Don't worry, good citizens. Those are Afghans, not our guys in Afghanistan, so they aren't real people or anything.

http://www.foxnews.com/world/2013/09/21/afghan-troop-deaths-hit-record-amid-us-exit/

Now, if the article can be believed (sad that I have to add that disclaimer):


> Kabul no longer releases total Afghan casualty statistics in order, officials say, to safeguard morale.


 


> U.S. Army Lt. Gen. Mark Milley, the commander of the International Security Assistance Force Joint Command, said Afghan casualty levels "approach rates that we took in Vietnam."


 
But what's more damning in the article:



> The Afghan army, for instance, is losing 34.8% of its manpower a year as soldiers desert, are killed in battle, and are discharged because of injury or released because they completed their service, according to figures provided to The Wall Street Journal by the U.S.-led coalition.


 
35%, more than 1 out of every 3 are leaving.

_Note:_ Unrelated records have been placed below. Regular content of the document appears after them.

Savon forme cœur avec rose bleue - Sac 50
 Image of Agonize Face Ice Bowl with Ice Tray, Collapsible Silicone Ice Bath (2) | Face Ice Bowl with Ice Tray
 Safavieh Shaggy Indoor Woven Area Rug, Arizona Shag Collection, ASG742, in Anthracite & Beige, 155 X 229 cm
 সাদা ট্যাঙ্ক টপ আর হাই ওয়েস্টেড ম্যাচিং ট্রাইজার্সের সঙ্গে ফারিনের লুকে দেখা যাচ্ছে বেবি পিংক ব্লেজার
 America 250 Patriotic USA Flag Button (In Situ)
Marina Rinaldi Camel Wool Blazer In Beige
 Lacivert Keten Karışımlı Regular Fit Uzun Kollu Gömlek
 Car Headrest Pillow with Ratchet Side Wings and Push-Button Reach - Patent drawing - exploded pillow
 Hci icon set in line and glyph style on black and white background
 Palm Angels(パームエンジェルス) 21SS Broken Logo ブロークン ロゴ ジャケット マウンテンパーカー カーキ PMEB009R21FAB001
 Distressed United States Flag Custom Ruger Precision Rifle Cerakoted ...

There's some crap in there from Karzai too, the article is chock full of depression, failure, and BP raising quotes and stats.

Read at your own risk.

Meanwhile....

http://edition.cnn.com/2013/09/21/world/afghanistan-us-soldiers-killed/index.html?hpt=hp_t3



> The three U.S. troops served in Army Special Operation Forces and were taking part in a training exercise when the assailant turned the gun on them.


 


Blue Skies.


----------



## Kraut783 (Sep 21, 2013)

RIP to the U.S. soldiers....

We all know Afghanistan is going to fail when ISAF and U.S. leave......I feel for the Aghan people who were the good Police, the good ANA and Spec Ops, adn the others who really tried in this endeavor....their country is dying, again.


----------



## DA SWO (Sep 21, 2013)

Kraut783 said:


> RIP to the U.S. soldiers....
> 
> We all know Afghanistan is going to fail when ISAF and U.S. leave......I feel for the Aghan people who were the good Police, the good ANA and Spec Ops, adn the others who really tried in this endeavor....their country is dying, again.


I feel sorry for the few good ones, but loathe Khazar and his cronies, let them return to the stone ages where they belong.


----------